Hands up, who hasn’t checked their breasts recently? When your to-do list is longer than Sheikh Zayed Road, self-care can end up getting pushed further and further down the list. And no one likes to think about the C word. But early detection saves lives, so make a resolution this Breast Cancer Awareness Month and commit to a monthly breast check.
Now, a breast check isn’t something you do once and then forget about. It’s not even just an annual affair. To really get to know your breasts and recognise if something isn’t quite right, you need to check your breasts regularly, ideally at around the same time every month. Breasts change during your menstrual cycle. They might feel a bit tender at certain times of the month, or lumpier than usual. So ideally, you want to check them just after your period has finished.

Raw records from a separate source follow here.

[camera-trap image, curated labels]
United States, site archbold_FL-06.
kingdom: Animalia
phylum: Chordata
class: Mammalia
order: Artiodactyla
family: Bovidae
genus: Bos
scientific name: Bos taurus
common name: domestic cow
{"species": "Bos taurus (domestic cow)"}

1. First off, make sure you’re not rushed for time and that the room is a comfortable temperature.
You might want to adjust the air con so you’re not shivering your way through your check.
2. Look at your breasts in the mirror, first with your arms by your sides and then with them raised.

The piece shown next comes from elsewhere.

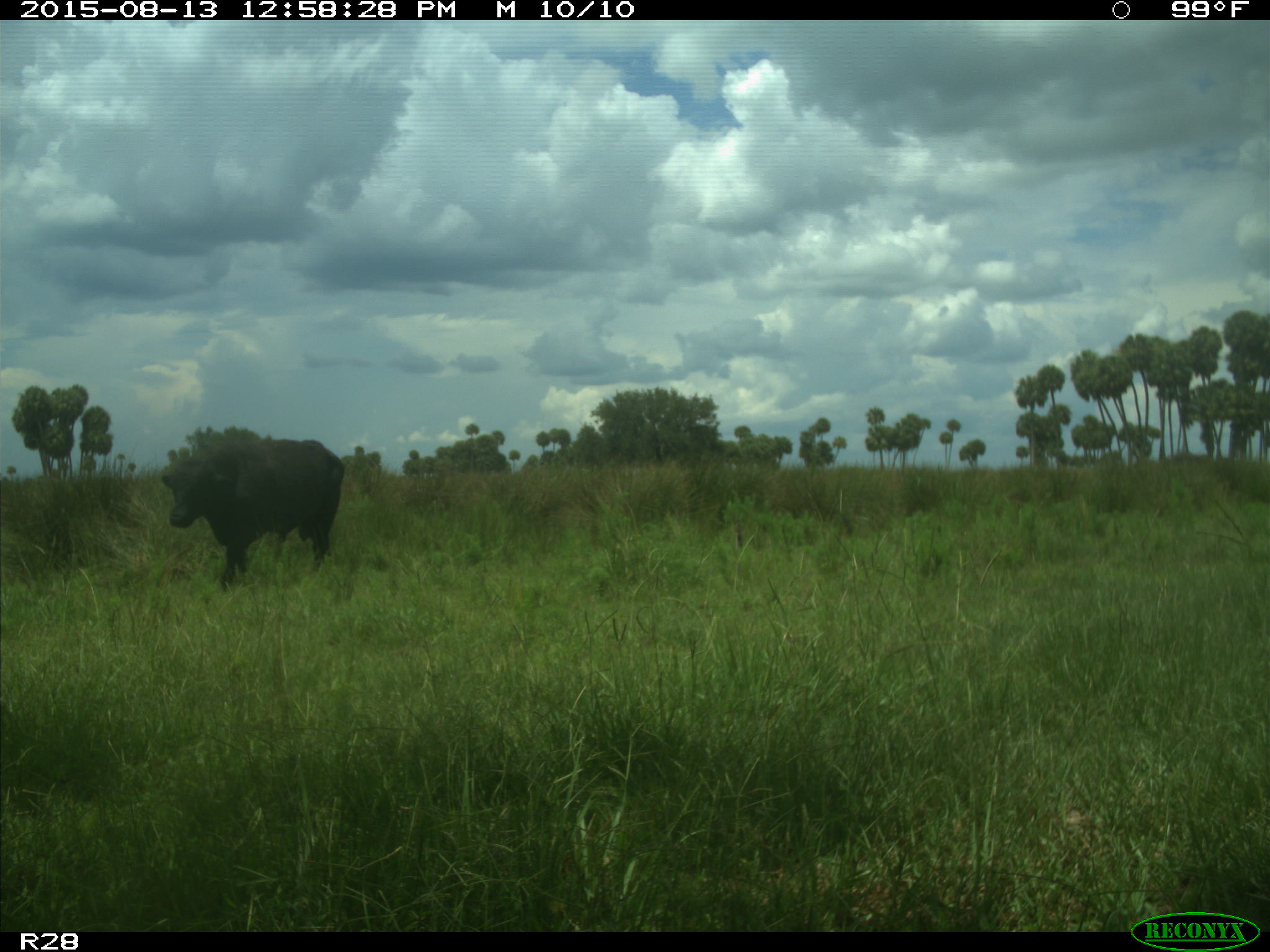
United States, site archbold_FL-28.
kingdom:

Do you notice anything unusual? You’re looking for:
- Changes to the shape of your breast
- Changes to your nipples. Does one look like it’s pointing in a slightly different direction than normal, or like it’s been pressed inwards?

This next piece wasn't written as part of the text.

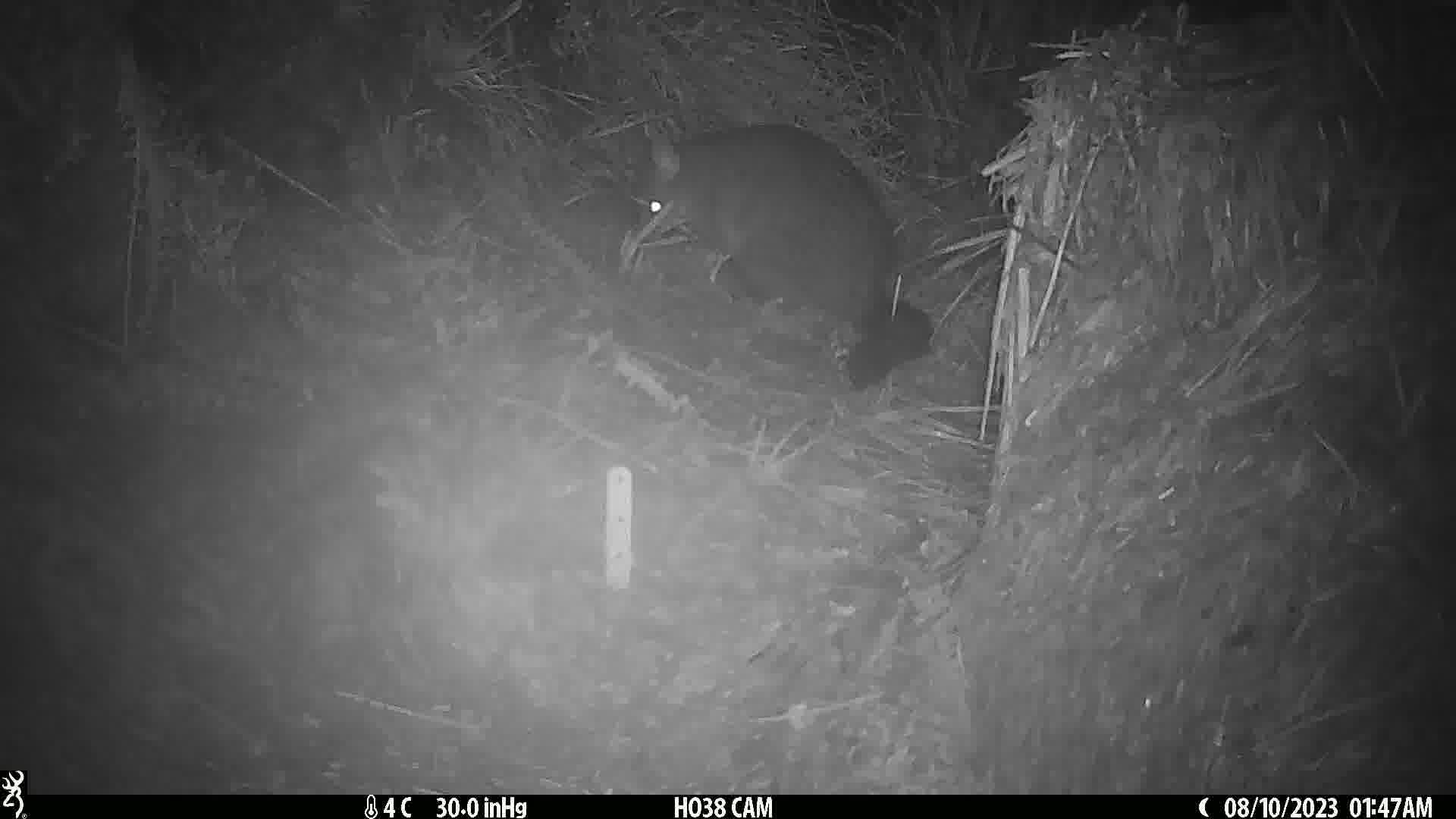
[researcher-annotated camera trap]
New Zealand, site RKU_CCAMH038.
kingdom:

- Puckering or dimpling to the skin, a dent or any other changes in how the skin looks
- Discolouration, particularly a rash or a red, moist area around your nipple that lasts more than a couple of days
- Any noticeable swelling around your breast, armpit or collarbone
It’s perfectly normal for one breast to be a bit bigger than the other, so that isn’t something to worry about unless one seems to have grown in size.
3. While standing up, lift your right arm above your head and feel your right breast with your left hand.
You want to check all around the breast, right into your armpit and up to your collarbone. Keep your fingers flat and together, rather than digging them into the tissue. This time, you’re checking for:
- Any new lumps
- Any areas where the breast feels thicker or just different to the other breast
- Differences in the texture of the skin, such as puckering, that you might not have seen in the mirror
4. Repeat with the other breast.
5. Lie down and repeat steps 3 and 4.
Sometimes lumps are not noticeable when standing up, so you need to follow the same technique while lying down. Using the same firm, flat touch, following a pattern to make sure you are feeling all of the breast tissue from your nipples to the outer edges of your breasts, not missing the area around your armpits and collarbone.
6. Set a reminder on your phone to check again next month.
In between checks, there are a few other things to keep an eye out for:
- Discharge or bleeding from your nipple
- Pain or discomfort in one breast or armpit that doesn’t go away, or that’s there most of the time
Remember, most changes aren’t a sign of cancer, but the quicker that breast cancer gets diagnosed, the better your chances are of making a full recovery. So if you do spot anything out of the ordinary, book an appointment with your doctor.